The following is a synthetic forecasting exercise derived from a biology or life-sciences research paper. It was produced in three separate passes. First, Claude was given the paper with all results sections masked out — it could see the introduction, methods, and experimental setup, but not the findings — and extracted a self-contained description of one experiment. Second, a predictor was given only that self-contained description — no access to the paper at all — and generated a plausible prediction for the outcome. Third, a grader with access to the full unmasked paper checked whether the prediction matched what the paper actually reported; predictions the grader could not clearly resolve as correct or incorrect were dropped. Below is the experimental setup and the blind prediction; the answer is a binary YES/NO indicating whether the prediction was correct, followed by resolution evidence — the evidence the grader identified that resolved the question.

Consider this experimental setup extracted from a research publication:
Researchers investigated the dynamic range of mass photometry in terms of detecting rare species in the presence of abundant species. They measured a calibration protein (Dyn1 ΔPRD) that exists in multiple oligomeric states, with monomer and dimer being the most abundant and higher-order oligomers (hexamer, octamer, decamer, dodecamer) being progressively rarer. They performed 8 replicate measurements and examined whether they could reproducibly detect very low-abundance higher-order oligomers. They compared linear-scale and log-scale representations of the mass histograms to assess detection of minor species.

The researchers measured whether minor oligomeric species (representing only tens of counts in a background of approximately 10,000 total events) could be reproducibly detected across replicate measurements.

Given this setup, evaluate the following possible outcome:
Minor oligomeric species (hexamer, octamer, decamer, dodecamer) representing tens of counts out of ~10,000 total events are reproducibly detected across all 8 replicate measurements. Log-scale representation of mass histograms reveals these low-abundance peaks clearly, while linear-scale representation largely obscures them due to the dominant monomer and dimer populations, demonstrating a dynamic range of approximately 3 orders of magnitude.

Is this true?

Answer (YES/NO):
+-------+
Return all of the entries above exactly as they stand.

The following is a synthetic forecasting exercise derived from a biology or life-sciences research paper. It was produced in three separate passes. First, Claude was given the paper with all results sections masked out — it could see the introduction, methods, and experimental setup, but not the findings — and extracted a self-contained description of one experiment. Second, a predictor was given only that self-contained description — no access to the paper at all — and generated a plausible prediction for the outcome. Third, a grader with access to the full unmasked paper checked whether the prediction matched what the paper actually reported; predictions the grader could not clearly resolve as correct or incorrect were dropped. Below is the experimental setup and the blind prediction; the answer is a binary YES/NO indicating whether the prediction was correct, followed by resolution evidence — the evidence the grader identified that resolved the question.

Consider this experimental setup extracted from a research publication:
Researchers investigated the dynamic range of mass photometry in terms of detecting rare species in the presence of abundant species. They measured a calibration protein (Dyn1 ΔPRD) that exists in multiple oligomeric states, with monomer and dimer being the most abundant and higher-order oligomers (hexamer, octamer, decamer, dodecamer) being progressively rarer. They performed 8 replicate measurements and examined whether they could reproducibly detect very low-abundance higher-order oligomers. They compared linear-scale and log-scale representations of the mass histograms to assess detection of minor species.

The researchers measured whether minor oligomeric species (representing only tens of counts in a background of approximately 10,000 total events) could be reproducibly detected across replicate measurements.

Given this setup, evaluate the following possible outcome:
Minor oligomeric species (hexamer, octamer, decamer, dodecamer) representing tens of counts out of ~10,000 total events are reproducibly detected across all 8 replicate measurements. Log-scale representation of mass histograms reveals these low-abundance peaks clearly, while linear-scale representation largely obscures them due to the dominant monomer and dimer populations, demonstrating a dynamic range of approximately 3 orders of magnitude.

Is this true?

Answer (YES/NO):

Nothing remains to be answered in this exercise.